Exercise goal =>
Type out each entry exactly as it appears, but keep every image out.

──────── Records ────────

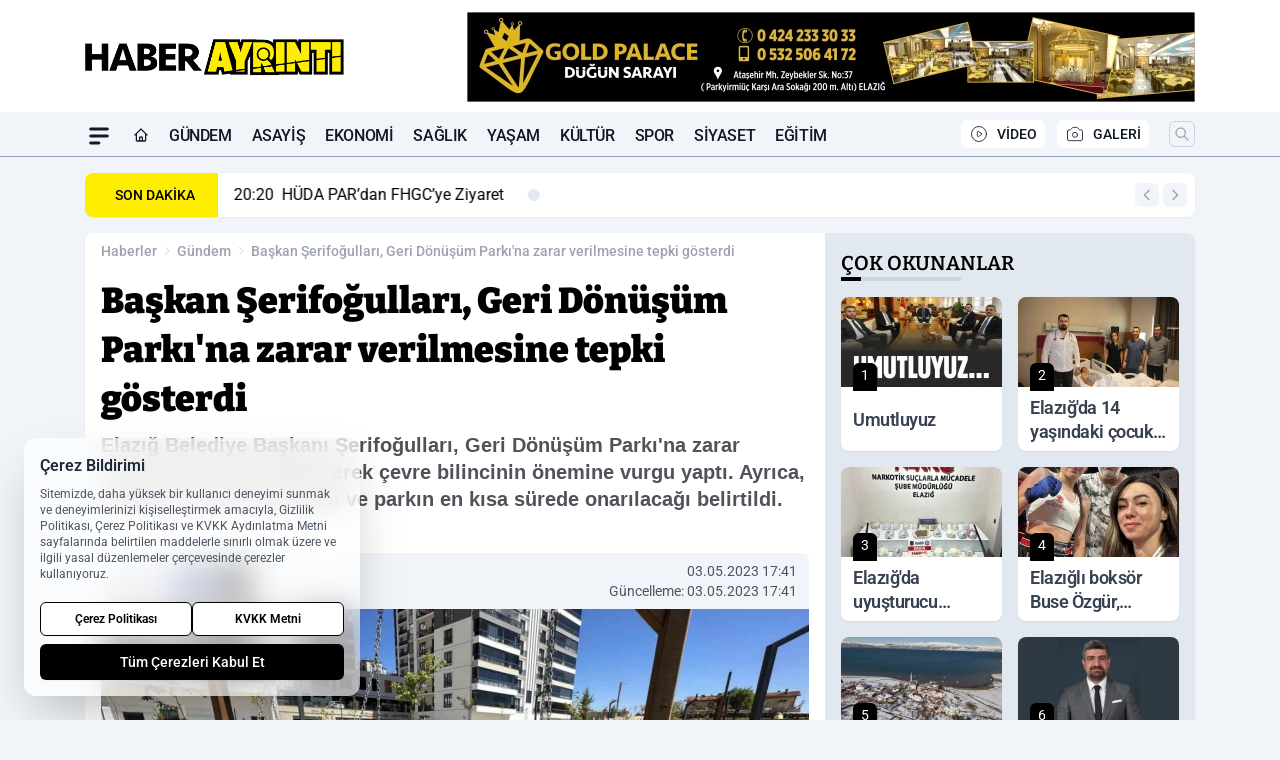

--- FILE ---
content_type: text/html; charset=utf-8
request_url: https://www.google.com/recaptcha/api2/aframe
body_size: 269
content:
<!DOCTYPE HTML><html><head><meta http-equiv="content-type" content="text/html; charset=UTF-8"></head><body><script nonce="MxvJR9AQ2Hv0jHM8ZpAUyA">/** Anti-fraud and anti-abuse applications only. See google.com/recaptcha */ try{var clients={'sodar':'https://pagead2.googlesyndication.com/pagead/sodar?'};window.addEventListener("message",function(a){try{if(a.source===window.parent){var b=JSON.parse(a.data);var c=clients[b['id']];if(c){var d=document.createElement('img');d.src=c+b['params']+'&rc='+(localStorage.getItem("rc::a")?sessionStorage.getItem("rc::b"):"");window.document.body.appendChild(d);sessionStorage.setItem("rc::e",parseInt(sessionStorage.getItem("rc::e")||0)+1);localStorage.setItem("rc::h",'1769103503148');}}}catch(b){}});window.parent.postMessage("_grecaptcha_ready", "*");}catch(b){}</script></body></html>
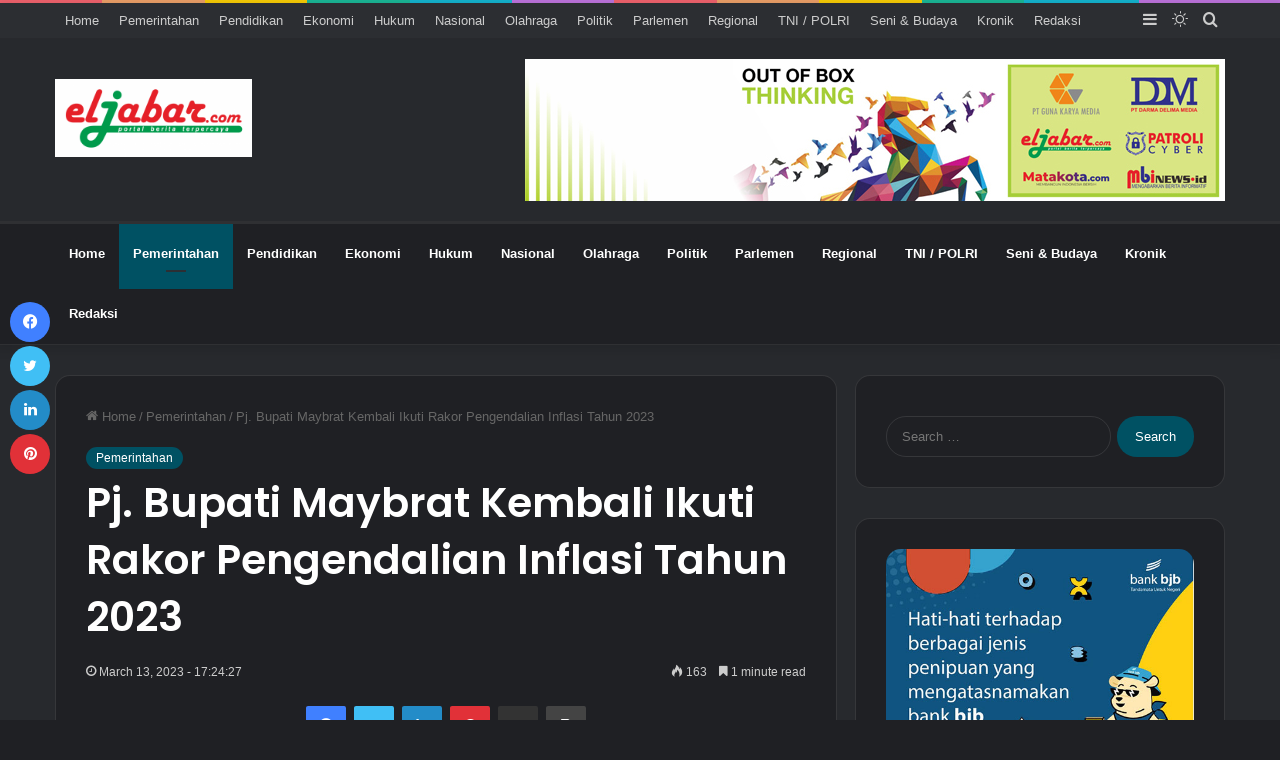

--- FILE ---
content_type: text/html; charset=utf-8
request_url: https://www.google.com/recaptcha/api2/aframe
body_size: 267
content:
<!DOCTYPE HTML><html><head><meta http-equiv="content-type" content="text/html; charset=UTF-8"></head><body><script nonce="eoMX_QUx4ZnirFcRizOFZQ">/** Anti-fraud and anti-abuse applications only. See google.com/recaptcha */ try{var clients={'sodar':'https://pagead2.googlesyndication.com/pagead/sodar?'};window.addEventListener("message",function(a){try{if(a.source===window.parent){var b=JSON.parse(a.data);var c=clients[b['id']];if(c){var d=document.createElement('img');d.src=c+b['params']+'&rc='+(localStorage.getItem("rc::a")?sessionStorage.getItem("rc::b"):"");window.document.body.appendChild(d);sessionStorage.setItem("rc::e",parseInt(sessionStorage.getItem("rc::e")||0)+1);localStorage.setItem("rc::h",'1768924131717');}}}catch(b){}});window.parent.postMessage("_grecaptcha_ready", "*");}catch(b){}</script></body></html>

────────

Task output =>
--- FILE ---
content_type: text/html; charset=utf-8
request_url: https://www.google.com/recaptcha/api2/aframe
body_size: 269
content:
<!DOCTYPE HTML><html><head><meta http-equiv="content-type" content="text/html; charset=UTF-8"></head><body><script nonce="MxvJR9AQ2Hv0jHM8ZpAUyA">/** Anti-fraud and anti-abuse applications only. See google.com/recaptcha */ try{var clients={'sodar':'https://pagead2.googlesyndication.com/pagead/sodar?'};window.addEventListener("message",function(a){try{if(a.source===window.parent){var b=JSON.parse(a.data);var c=clients[b['id']];if(c){var d=document.createElement('img');d.src=c+b['params']+'&rc='+(localStorage.getItem("rc::a")?sessionStorage.getItem("rc::b"):"");window.document.body.appendChild(d);sessionStorage.setItem("rc::e",parseInt(sessionStorage.getItem("rc::e")||0)+1);localStorage.setItem("rc::h",'1769103503148');}}}catch(b){}});window.parent.postMessage("_grecaptcha_ready", "*");}catch(b){}</script></body></html>

--- FILE ---
content_type: text/html; charset=utf-8
request_url: https://www.google.com/recaptcha/api2/aframe
body_size: 267
content:
<!DOCTYPE HTML><html><head><meta http-equiv="content-type" content="text/html; charset=UTF-8"></head><body><script nonce="eoMX_QUx4ZnirFcRizOFZQ">/** Anti-fraud and anti-abuse applications only. See google.com/recaptcha */ try{var clients={'sodar':'https://pagead2.googlesyndication.com/pagead/sodar?'};window.addEventListener("message",function(a){try{if(a.source===window.parent){var b=JSON.parse(a.data);var c=clients[b['id']];if(c){var d=document.createElement('img');d.src=c+b['params']+'&rc='+(localStorage.getItem("rc::a")?sessionStorage.getItem("rc::b"):"");window.document.body.appendChild(d);sessionStorage.setItem("rc::e",parseInt(sessionStorage.getItem("rc::e")||0)+1);localStorage.setItem("rc::h",'1768924131717');}}}catch(b){}});window.parent.postMessage("_grecaptcha_ready", "*");}catch(b){}</script></body></html>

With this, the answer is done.